_TESTO FORNITO_

Lo Spirito “ci illumina interiormente su ciò che dobbiamo fare”. Imparate ad ascoltarlo
“L’uomo spirituale non si muove per realizzare qualcosa per volontà propria, ma per l’istinto dello Spirito Santo” (padre Antonio Royo Marín)

Oltre alla “vita nella carne” nel suo senso più letterale, per così dire, ovvero di chi vive nel fango del peccato mortale e si trascina in modo miserabile, giorno dopo giorno, fino alla condanna eterna, è arrivato il momento di parlare della “vita nella carne” che conducono anche coloro che si trovano in stato di grazia. L’idea è quella di fare un altro passo, guardando chi è già entrato nel “castello interiore” della propria anima.

Sì, perché anche se il peccato grave continua ad essere “una tragedia possibile per tutti”, “per le anime ferventi o desiderose di esserlo il problema costante non è lotta contro il peccato, ma lo sforzo positivo per raggiungere la perfezione” [1].

Ciò significa che noi cristiani dobbiamo prendere coscienza del fatto che non basta osservare i Comandamenti: il giovane ricco, dopo aver detto al Signore che non uccideva, non commetteva adulterio, non rubava, non mentiva, ecc., si è sentito dire dal Maestro “Una cosa ti manca” (Mc 10, 21).

Gesù ha fissato lo sguardo su di lui e ha amato la sua vita, ma non basta smettere, anche se sotto l’impulso dello Spirito Santo, di fare le cose sbagliate; bisogna invocare l’ausilio dello Spirito anche per fare le cose giuste, e per farle bene.

_DATI REGISTRATI_
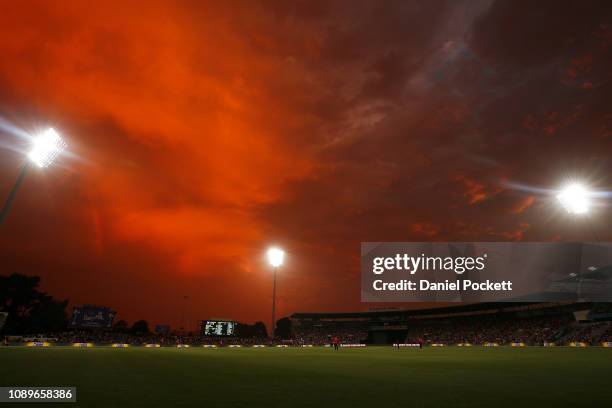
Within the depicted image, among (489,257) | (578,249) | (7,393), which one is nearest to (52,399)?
(7,393)

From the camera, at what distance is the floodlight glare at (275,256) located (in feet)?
229

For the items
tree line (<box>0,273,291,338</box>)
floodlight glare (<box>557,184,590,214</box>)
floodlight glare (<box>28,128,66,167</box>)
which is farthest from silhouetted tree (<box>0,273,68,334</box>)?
floodlight glare (<box>557,184,590,214</box>)

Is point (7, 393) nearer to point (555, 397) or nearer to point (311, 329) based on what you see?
point (555, 397)

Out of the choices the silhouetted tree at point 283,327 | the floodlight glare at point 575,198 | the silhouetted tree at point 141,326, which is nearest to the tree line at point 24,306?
the silhouetted tree at point 141,326

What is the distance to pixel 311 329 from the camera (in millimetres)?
127562

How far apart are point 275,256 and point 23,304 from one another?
77194mm

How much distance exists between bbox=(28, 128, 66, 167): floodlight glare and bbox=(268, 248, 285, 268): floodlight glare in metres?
41.9

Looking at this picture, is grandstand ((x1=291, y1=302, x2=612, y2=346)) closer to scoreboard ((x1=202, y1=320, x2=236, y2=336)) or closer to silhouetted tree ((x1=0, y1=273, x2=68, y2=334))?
scoreboard ((x1=202, y1=320, x2=236, y2=336))

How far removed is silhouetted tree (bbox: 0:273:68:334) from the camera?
101938 millimetres

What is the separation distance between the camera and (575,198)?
3938cm

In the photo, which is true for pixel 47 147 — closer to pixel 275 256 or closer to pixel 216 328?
pixel 275 256

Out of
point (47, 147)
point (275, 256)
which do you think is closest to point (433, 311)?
point (275, 256)

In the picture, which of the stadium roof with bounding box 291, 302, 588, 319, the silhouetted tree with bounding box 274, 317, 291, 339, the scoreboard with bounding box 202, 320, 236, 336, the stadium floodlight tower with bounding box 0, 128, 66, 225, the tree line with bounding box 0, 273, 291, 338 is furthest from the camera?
the silhouetted tree with bounding box 274, 317, 291, 339

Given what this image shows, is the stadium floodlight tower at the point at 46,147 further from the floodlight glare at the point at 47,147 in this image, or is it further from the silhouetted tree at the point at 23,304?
the silhouetted tree at the point at 23,304
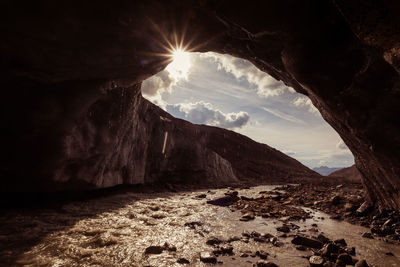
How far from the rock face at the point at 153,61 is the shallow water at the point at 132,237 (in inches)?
57.9

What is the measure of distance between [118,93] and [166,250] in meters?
6.17

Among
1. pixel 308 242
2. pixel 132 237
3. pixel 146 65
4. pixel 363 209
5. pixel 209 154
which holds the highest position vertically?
pixel 146 65

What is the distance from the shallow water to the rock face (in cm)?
147

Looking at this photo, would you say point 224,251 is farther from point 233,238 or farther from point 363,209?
point 363,209

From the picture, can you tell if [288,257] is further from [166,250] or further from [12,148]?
[12,148]

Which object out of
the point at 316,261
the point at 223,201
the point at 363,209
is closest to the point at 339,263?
the point at 316,261

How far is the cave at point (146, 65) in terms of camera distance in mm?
3514

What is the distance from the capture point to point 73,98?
578 centimetres

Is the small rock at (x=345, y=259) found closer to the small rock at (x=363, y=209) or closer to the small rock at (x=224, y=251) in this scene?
the small rock at (x=224, y=251)

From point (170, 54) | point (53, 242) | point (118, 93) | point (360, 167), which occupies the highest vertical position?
point (170, 54)

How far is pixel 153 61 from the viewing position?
6.21 meters

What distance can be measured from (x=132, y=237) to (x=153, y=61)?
4932 millimetres

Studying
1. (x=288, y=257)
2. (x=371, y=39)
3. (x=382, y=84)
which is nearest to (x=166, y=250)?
(x=288, y=257)

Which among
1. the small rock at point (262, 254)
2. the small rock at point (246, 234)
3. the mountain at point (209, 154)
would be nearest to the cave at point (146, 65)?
the small rock at point (262, 254)
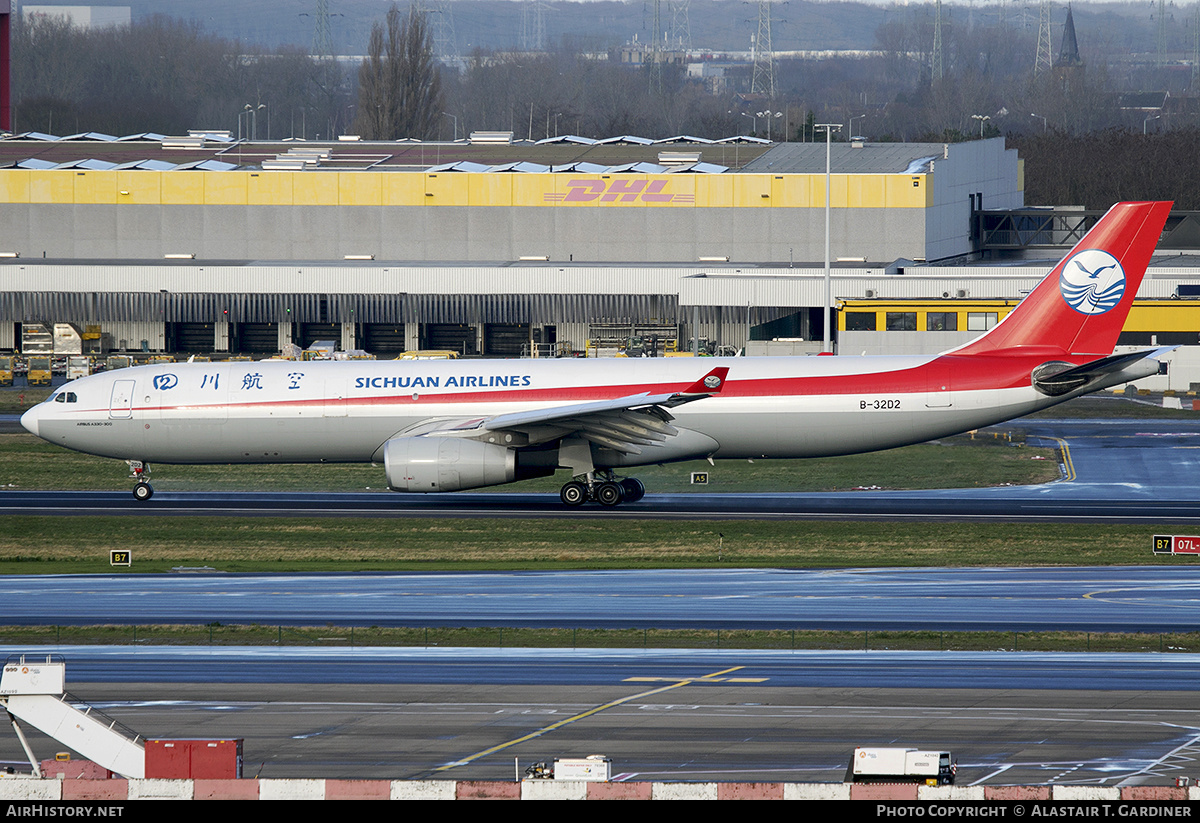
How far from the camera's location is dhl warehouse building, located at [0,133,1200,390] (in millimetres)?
90000

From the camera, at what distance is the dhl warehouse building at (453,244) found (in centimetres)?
9000

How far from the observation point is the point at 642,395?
42.5 meters

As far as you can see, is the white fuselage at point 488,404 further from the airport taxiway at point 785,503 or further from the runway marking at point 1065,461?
the runway marking at point 1065,461

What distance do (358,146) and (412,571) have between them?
79957 millimetres

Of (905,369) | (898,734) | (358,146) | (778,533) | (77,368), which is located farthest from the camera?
(358,146)

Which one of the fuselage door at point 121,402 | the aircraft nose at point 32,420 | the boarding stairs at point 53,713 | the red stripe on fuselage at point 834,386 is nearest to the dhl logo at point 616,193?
the red stripe on fuselage at point 834,386

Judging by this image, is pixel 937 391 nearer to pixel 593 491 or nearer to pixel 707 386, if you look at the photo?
pixel 707 386

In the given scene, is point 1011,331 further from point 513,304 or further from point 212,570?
point 513,304

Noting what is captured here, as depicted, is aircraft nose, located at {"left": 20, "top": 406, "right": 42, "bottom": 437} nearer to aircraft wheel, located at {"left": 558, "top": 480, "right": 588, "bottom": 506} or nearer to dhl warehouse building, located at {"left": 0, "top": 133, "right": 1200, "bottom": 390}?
aircraft wheel, located at {"left": 558, "top": 480, "right": 588, "bottom": 506}

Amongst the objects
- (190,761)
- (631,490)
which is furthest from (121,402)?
(190,761)

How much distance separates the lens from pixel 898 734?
849 inches

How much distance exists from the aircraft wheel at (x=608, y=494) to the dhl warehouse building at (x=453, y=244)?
40746mm

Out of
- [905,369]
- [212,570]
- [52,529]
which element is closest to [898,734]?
[212,570]

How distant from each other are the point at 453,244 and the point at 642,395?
56.5m
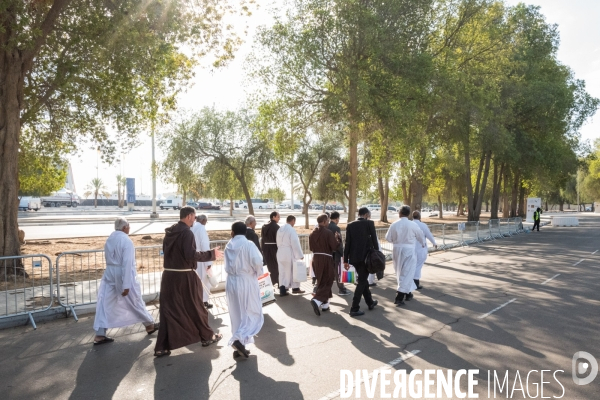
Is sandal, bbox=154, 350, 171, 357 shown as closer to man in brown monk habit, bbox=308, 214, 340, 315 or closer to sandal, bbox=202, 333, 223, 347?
sandal, bbox=202, 333, 223, 347

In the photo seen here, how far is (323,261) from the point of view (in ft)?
28.9

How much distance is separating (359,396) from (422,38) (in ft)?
63.3

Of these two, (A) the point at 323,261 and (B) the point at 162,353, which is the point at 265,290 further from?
(B) the point at 162,353

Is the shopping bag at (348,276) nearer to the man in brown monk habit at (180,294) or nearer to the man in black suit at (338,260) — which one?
the man in black suit at (338,260)

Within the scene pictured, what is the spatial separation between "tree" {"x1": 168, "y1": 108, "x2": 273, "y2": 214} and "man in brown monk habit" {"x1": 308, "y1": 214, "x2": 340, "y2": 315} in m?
21.7

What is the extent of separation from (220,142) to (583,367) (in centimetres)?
2766

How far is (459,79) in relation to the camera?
2322cm

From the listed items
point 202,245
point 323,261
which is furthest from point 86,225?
point 323,261

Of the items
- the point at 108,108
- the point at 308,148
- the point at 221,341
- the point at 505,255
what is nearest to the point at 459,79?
the point at 505,255

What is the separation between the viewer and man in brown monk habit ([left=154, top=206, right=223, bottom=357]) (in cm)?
622

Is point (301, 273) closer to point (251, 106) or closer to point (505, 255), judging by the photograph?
point (505, 255)

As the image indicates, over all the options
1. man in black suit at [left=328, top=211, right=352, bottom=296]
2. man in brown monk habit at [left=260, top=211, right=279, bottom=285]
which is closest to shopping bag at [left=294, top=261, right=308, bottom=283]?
man in brown monk habit at [left=260, top=211, right=279, bottom=285]

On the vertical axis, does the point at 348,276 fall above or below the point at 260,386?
above

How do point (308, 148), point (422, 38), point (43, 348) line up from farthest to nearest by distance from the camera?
point (308, 148)
point (422, 38)
point (43, 348)
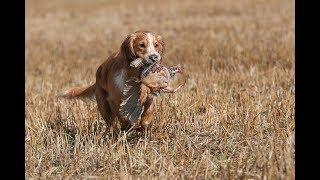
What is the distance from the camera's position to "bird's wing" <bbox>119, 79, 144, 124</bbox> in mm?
5062

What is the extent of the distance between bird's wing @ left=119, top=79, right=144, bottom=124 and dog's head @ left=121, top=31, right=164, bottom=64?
0.94 feet

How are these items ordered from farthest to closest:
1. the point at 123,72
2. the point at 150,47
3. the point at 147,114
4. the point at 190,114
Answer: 1. the point at 190,114
2. the point at 147,114
3. the point at 123,72
4. the point at 150,47

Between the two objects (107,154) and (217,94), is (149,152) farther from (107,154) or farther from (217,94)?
(217,94)

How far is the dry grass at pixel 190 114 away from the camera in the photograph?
4449 mm

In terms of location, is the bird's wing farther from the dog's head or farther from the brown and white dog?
the dog's head

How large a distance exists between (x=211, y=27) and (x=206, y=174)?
12.0m

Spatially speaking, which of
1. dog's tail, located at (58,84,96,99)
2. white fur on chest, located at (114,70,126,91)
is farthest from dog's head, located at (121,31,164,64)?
dog's tail, located at (58,84,96,99)

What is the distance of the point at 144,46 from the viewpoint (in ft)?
15.7

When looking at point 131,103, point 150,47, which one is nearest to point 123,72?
point 131,103

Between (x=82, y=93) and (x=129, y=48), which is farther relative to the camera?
(x=82, y=93)

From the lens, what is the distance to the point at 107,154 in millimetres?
4754

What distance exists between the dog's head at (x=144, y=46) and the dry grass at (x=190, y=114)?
70 cm

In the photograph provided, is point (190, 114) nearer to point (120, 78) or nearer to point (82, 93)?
point (82, 93)

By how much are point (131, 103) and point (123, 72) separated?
0.28 m
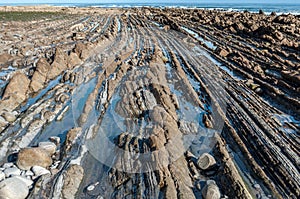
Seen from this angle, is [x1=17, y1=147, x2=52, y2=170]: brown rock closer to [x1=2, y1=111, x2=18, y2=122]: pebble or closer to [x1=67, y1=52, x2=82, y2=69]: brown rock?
[x1=2, y1=111, x2=18, y2=122]: pebble

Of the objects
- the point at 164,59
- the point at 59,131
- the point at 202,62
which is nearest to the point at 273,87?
the point at 202,62

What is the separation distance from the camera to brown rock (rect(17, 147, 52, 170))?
7.31 meters

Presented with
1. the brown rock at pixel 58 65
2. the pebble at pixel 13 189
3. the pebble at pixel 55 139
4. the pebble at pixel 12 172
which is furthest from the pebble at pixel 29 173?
the brown rock at pixel 58 65

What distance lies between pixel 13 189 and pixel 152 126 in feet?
14.5

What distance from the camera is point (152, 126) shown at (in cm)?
884

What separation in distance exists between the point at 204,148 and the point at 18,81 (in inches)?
378

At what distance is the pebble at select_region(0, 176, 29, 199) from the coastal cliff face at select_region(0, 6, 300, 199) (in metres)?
0.02

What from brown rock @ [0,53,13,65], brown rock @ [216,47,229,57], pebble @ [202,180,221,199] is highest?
brown rock @ [0,53,13,65]

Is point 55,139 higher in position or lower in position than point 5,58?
lower

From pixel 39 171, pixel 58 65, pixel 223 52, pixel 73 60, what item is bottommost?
pixel 223 52

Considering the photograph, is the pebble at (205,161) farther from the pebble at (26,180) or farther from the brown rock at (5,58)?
the brown rock at (5,58)

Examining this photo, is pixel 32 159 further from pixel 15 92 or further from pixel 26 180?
pixel 15 92

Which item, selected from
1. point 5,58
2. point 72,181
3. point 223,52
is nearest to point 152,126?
Answer: point 72,181

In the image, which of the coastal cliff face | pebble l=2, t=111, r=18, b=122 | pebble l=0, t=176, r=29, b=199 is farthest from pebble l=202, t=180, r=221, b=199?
Result: pebble l=2, t=111, r=18, b=122
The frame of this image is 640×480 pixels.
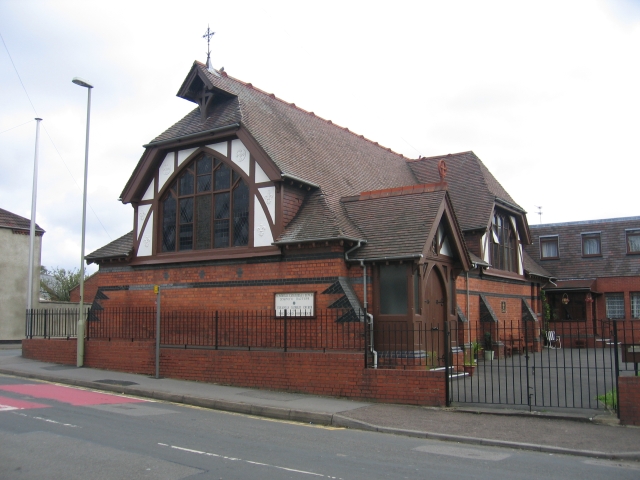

_DA FARE_
A. Nel testo fornito, quali parole rivolge il Maestro al giovane ricco?
B. Riscrivi in forma più breve il paragrafo del testo fornito che comincia con "Oltre alla “vita nella carne”", mantenendone i fatti principali.
C. Riporta fedelmente dal testo fornito tutto ciò che va da "Ciò significa che" giù fino a "per farle bene.".
L'elenco non ha alcun ruolo in questo lavoro.

_PROBLEMI RISOLTI_
A. Il Maestro gli dice: "Una cosa ti manca" (Mc 10, 21).

B. Esiste una "vita nella carne" in senso letterale: quella di chi vive nel peccato mortale fino alla condanna eterna. Ora si parla anche della "vita nella carne" condotta da chi è in stato di grazia. Così si fa un altro passo e si guarda a chi è già entrato nel "castello interiore" della propria anima.

C.
Ciò significa che noi cristiani dobbiamo prendere coscienza del fatto che non basta osservare i Comandamenti: il giovane ricco, dopo aver detto al Signore che non uccideva, non commetteva adulterio, non rubava, non mentiva, ecc., si è sentito dire dal Maestro “Una cosa ti manca” (Mc 10, 21).

Gesù ha fissato lo sguardo su di lui e ha amato la sua vita, ma non basta smettere, anche se sotto l’impulso dello Spirito Santo, di fare le cose sbagliate; bisogna invocare l’ausilio dello Spirito anche per fare le cose giuste, e per farle bene.